文学ちゃんと村娘ちゃんも俺たちと一緒になって歩き出すと、再び背後から声が掛かった。
「……待て」
「何よ? まさかアンタ、『一緒に遊びたいんですぅ』とでも、云うつもり? どうしてもって云うのなら、仲間に入れてあげても良いけどね?」
「……ぐっ」
『シカト路線』に乗ってきたマノンが、挑発的な笑顔を見せる。
穏便に行こうね? 穏便にさ。
しかしケンプトンの王女様は、どうしてここまで突っかかって来るのかね? そこが、とっても不思議なのよ。やっぱり何か、目的があるのかしら?
(まあ、何でも良い。俺が登城している間だけでも、嵐が遠ざかっていてくれればさ)
問題の先送り? 大いに結構。
だって解決するの、俺じゃないんだし。
咄嗟の思いつきで実行され、そして、もしかしたら上手くいくかもしれないと思われた『スルー大作戦』はしかし、再度のベアトリーチェ王女からの言葉で転機を迎えることとなる。

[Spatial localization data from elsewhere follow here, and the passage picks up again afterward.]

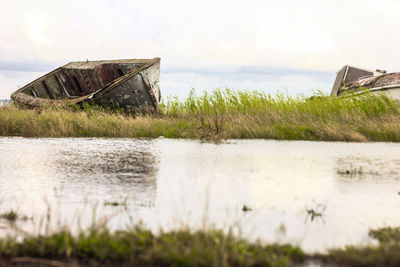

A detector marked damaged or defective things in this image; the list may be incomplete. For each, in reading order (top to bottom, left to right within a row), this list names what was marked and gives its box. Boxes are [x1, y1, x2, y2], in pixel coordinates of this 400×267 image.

peeling paint on hull [9, 58, 159, 112]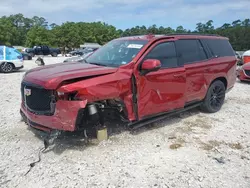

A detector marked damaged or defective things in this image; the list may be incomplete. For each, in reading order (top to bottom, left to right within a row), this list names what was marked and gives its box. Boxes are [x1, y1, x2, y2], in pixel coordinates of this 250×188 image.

crumpled hood [23, 61, 117, 89]
damaged bumper [20, 100, 87, 132]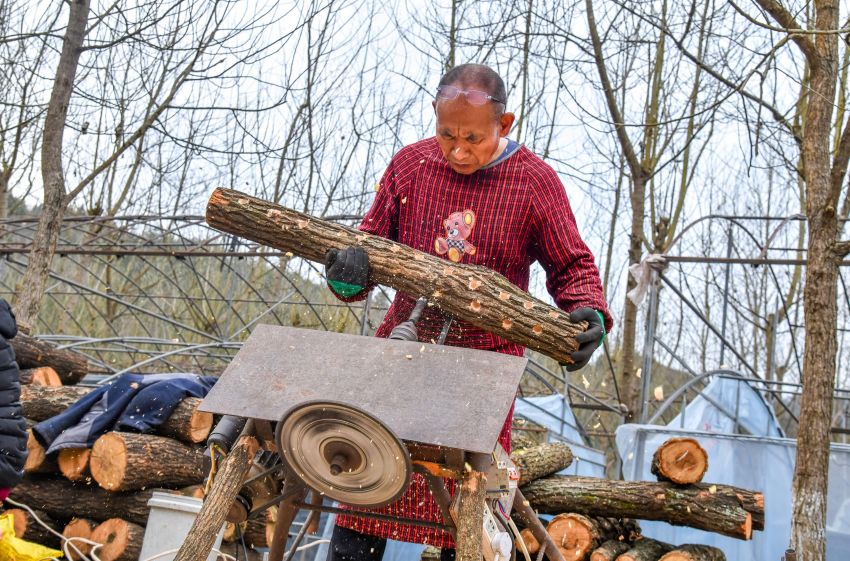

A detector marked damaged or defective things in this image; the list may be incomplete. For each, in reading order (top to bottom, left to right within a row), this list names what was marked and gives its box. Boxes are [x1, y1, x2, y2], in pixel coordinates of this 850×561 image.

rusty metal table surface [201, 324, 528, 450]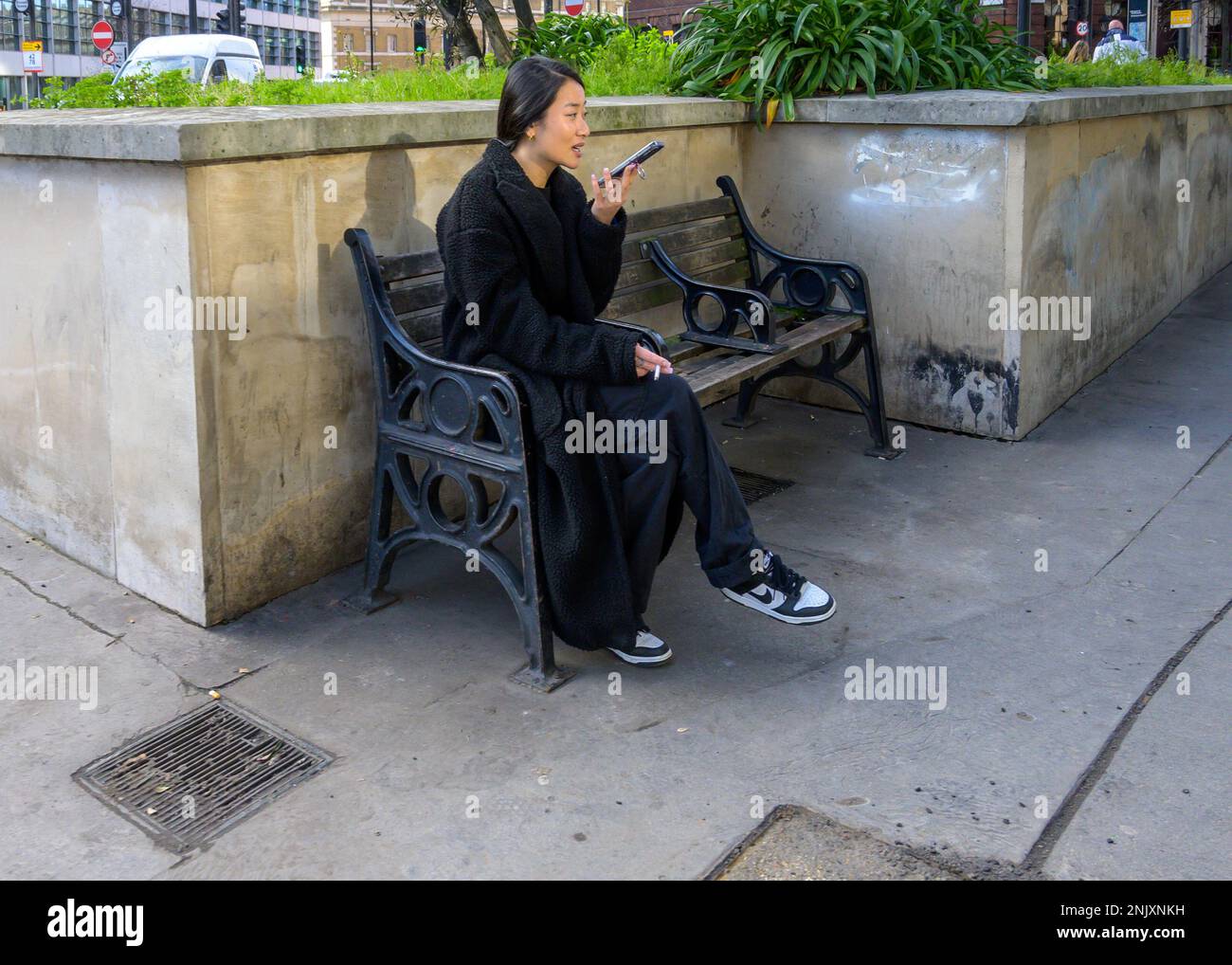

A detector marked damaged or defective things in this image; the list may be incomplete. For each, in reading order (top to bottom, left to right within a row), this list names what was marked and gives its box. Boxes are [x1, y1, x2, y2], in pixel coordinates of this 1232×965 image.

pavement crack [0, 559, 123, 650]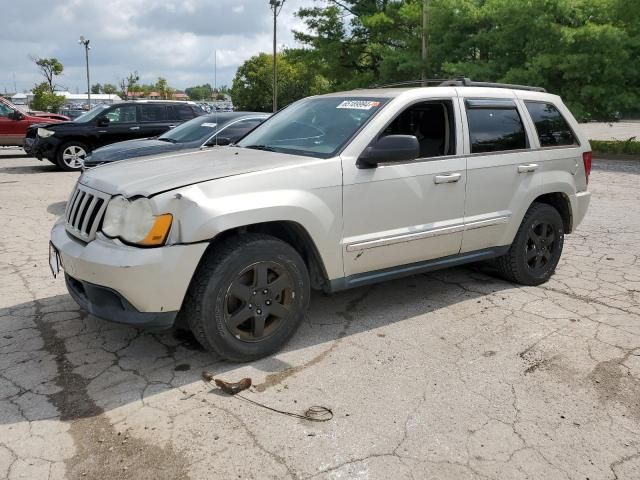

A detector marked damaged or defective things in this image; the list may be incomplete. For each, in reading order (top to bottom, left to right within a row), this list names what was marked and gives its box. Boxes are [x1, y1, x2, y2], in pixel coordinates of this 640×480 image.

dented hood [79, 147, 316, 198]
cracked asphalt [1, 148, 640, 478]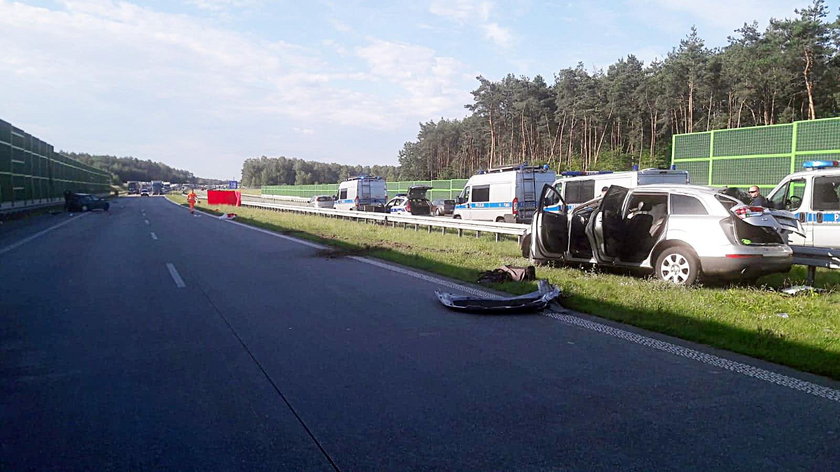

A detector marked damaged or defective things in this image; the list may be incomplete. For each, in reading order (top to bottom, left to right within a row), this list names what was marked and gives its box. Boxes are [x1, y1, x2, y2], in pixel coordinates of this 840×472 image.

damaged car door [532, 184, 572, 260]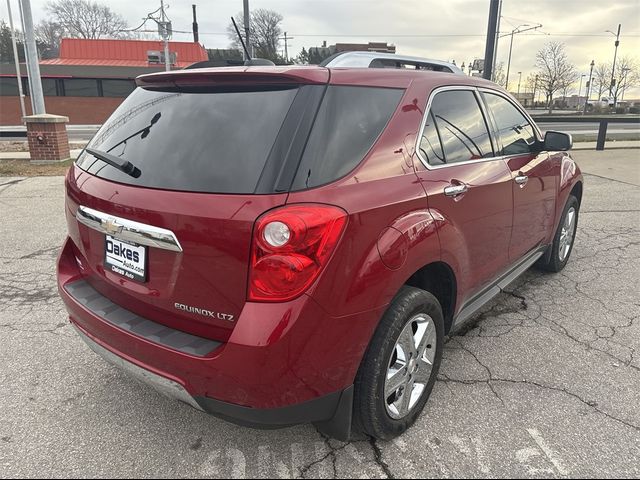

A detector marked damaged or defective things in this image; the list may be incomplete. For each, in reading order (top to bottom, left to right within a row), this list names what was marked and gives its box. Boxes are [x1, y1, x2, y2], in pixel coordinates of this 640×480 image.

cracked asphalt [0, 151, 636, 476]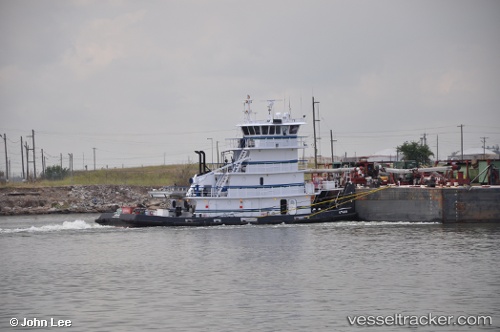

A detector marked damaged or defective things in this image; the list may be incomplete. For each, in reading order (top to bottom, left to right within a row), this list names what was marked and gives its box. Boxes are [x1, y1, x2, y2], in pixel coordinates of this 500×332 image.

rusty barge hull [358, 187, 498, 223]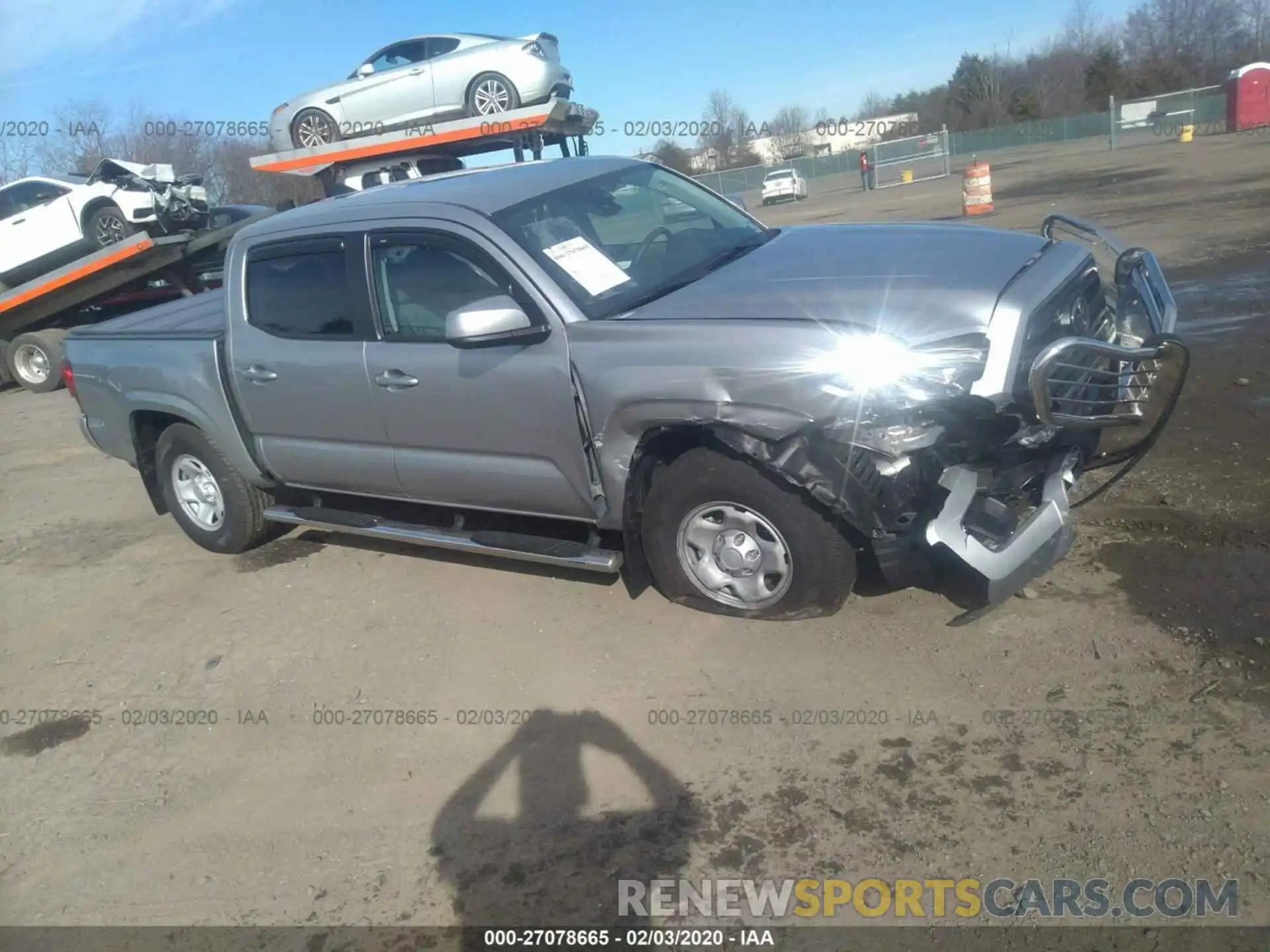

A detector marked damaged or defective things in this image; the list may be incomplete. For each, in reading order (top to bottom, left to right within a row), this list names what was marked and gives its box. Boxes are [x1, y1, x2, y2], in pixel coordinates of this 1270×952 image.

wrecked white car [0, 159, 210, 290]
damaged front end [88, 157, 210, 232]
damaged headlight area [802, 333, 990, 406]
damaged front end [716, 214, 1189, 619]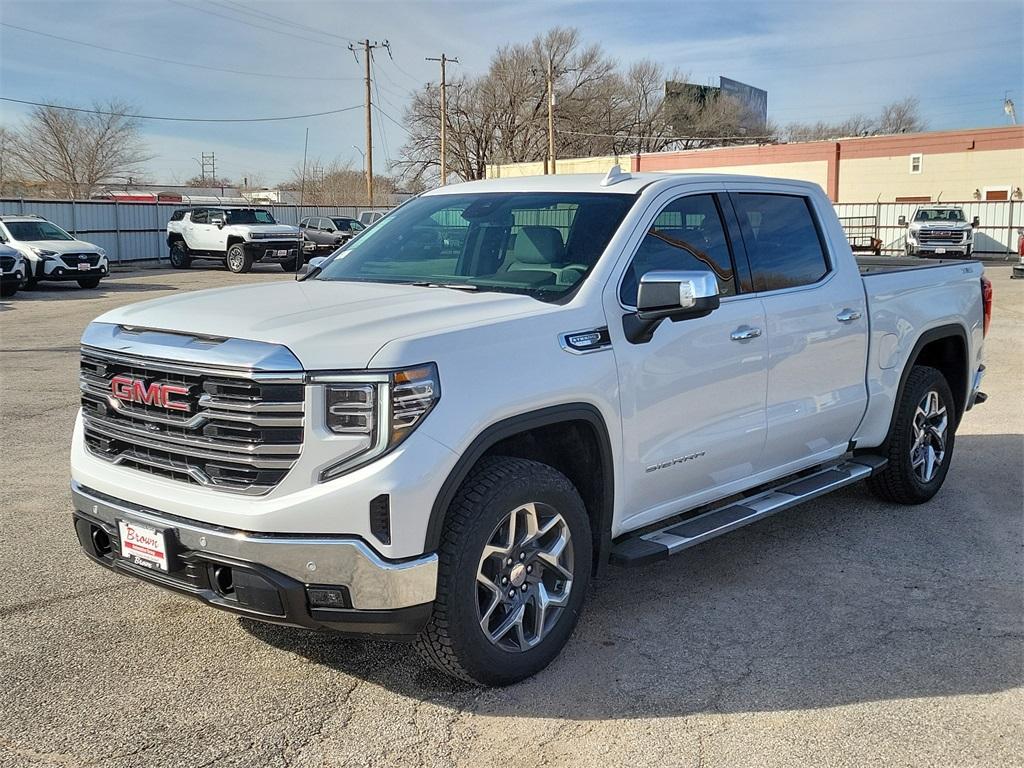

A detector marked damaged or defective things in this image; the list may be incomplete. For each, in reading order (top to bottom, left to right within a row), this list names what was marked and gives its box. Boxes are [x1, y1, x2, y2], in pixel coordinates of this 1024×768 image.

「――良いだろう。私も、お前たちにまじって遊んでやろう」
「…………っ」
まさかそんなことを云い出すとは、思いもしなかったわ。
こうなってしまうと、明確に拒絶できる理由がないし。
しかも、この状況から一緒に遊んで和気藹々になるとは考えづらい。
となると矢張り、何か別の『突っかかる方法』を見つけたと云うことなのだろうか。
恐る恐る振り返ると、彼女はある一点を不敵な笑みで見つめていた。
そこには――。
(さっきマノンが吊した、魔的盤……)
お高いんだから、忘れるなよ、とは云えないね。
文学ちゃんが来たりケンプトンのふたりが来たりで、色々あったからね。
暴言製造器は、木の葉の舞う中に見える魔道具を指さした。
「折角だ。アレで遊ぶというのは、どうだ?」
「……アンタ、何企んでるの?」
「云い掛かりはやめて貰おうか。私は魔的盤という遊具を提案したにすぎぬ」
彼女のドヤ顔には、自信の程がアリアリと浮かんでいる。
つまり、魔術の腕に憶えがあるということなのだろう。
「シーラ殿下。折角の機会です。ひとつ私と、あれで勝負をしてみませんか?」
そう云って笑う彼女の表情には、奇妙な『執念』のようなものが浮かんでいるように、俺には思えたのだ。